- ARK Invest comprou 96.935 ações da Tesla após queda de 7,49% na sessão
- Aporte de US$ 38,1 milhões foi distribuído entre três ETFs da gestora
- Cathie Wood também adicionou US$ 2,2 milhões em ações da exchange Bullish
A gestora ARK Invest, comandada por Cathie Wood, aproveitou a queda de 7,49% das ações da Tesla na sessão de 2 de julho para elevar a exposição da casa à montadora de Elon Musk. Ao todo, foram 96.935 papéis adquiridos em três ETFs diferentes, com valor de mercado próximo de US$ 38,14 milhões, considerando o fechamento em US$ 393,45.
O movimento aparece no relatório diário de operações da gestora e reforça o padrão que Wood adota há anos, comprar convicções na baixa. Não houve justificativa formal no arquivo enviado ao mercado, mas o desenho da operação três fundos entrando ao mesmo tempo em uma sessão de perdas concentradas configura clássico buy-the-dip.
Como o aporte foi distribuído entre os ETFs
A maior fatia coube ao carro-chefe ARK Innovation ETF (ARKK), que absorveu 69.723 ações, cerca de US$ 27,44 milhões. Em seguida, o ARK Next Generation Internet ETF (ARKW) levou aproximadamente US$ 6,91 milhões, enquanto o ARK Space Exploration & Innovation ETF (ARKX) ficou com outros US$ 3,80 milhões.
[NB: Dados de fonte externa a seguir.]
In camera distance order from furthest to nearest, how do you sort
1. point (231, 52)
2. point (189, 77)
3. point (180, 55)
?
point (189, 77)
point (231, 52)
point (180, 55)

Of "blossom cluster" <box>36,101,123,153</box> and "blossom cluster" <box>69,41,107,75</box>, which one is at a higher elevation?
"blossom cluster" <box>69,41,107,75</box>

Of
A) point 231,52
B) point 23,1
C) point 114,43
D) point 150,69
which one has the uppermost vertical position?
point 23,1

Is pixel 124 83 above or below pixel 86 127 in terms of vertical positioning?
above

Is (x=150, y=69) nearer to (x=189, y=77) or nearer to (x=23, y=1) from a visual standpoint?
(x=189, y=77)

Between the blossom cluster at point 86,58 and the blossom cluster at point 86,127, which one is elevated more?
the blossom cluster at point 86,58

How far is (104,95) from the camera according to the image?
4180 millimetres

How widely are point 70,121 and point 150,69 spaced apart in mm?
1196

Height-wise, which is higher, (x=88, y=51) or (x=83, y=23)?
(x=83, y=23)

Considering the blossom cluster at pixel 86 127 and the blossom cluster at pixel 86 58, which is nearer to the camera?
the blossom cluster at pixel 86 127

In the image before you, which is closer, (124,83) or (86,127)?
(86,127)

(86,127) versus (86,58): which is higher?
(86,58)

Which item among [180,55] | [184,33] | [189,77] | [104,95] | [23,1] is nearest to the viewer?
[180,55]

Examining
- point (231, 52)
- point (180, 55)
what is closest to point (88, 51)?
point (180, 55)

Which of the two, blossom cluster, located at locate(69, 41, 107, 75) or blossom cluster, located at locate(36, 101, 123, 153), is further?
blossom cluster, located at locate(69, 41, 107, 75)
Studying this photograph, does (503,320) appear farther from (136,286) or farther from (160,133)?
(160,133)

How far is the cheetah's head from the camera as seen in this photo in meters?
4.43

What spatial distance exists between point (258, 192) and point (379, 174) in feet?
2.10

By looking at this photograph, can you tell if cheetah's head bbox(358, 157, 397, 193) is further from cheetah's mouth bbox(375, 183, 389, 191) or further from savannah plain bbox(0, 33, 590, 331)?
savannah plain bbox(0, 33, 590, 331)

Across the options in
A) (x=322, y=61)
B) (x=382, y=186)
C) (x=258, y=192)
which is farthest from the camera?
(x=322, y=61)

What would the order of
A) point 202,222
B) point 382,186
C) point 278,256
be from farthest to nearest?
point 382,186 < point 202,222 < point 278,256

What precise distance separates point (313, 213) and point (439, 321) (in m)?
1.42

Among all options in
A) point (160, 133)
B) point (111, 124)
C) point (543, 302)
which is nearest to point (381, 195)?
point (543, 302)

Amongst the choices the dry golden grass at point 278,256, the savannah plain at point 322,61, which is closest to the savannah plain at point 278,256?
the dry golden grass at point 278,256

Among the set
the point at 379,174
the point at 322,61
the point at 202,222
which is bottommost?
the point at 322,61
O ARK Autonomous Technology & Robotics ETF (ARKQ), que historicamente carrega Tesla como uma das maiores posições, não participou da compra na data.
A operação vem uma semana depois de a gestora divulgar aporte de US$ 32,5 milhões na SpaceX, outra companhia de Musk só que de capital fechado. Combinadas, as duas movimentações elevaram a exposição da ARK ao universo do empresário sul-africano para um patamar raro em uma casa que se apresenta como diversificada em inovação. Vale lembrar que o mercado enxerga a SpaceX como alvo de forte pressão vendedora entre fundos alternativos, conforme apostas contra a SpaceX mostraram nas últimas semanas.
Bullish entra na cesta do dia com US$ 2,2 milhões
No mesmo pregão, a ARK acrescentou 86.983 ações da Bullish (NASDAQ: BLSH), exchange cripto listada em Nova York. A ARK comprou 77.251 papéis pelos fundos ARKK e ARKW, somando US$ 2,22 milhões, enquanto a Bullish subiu 1,35% no pregão.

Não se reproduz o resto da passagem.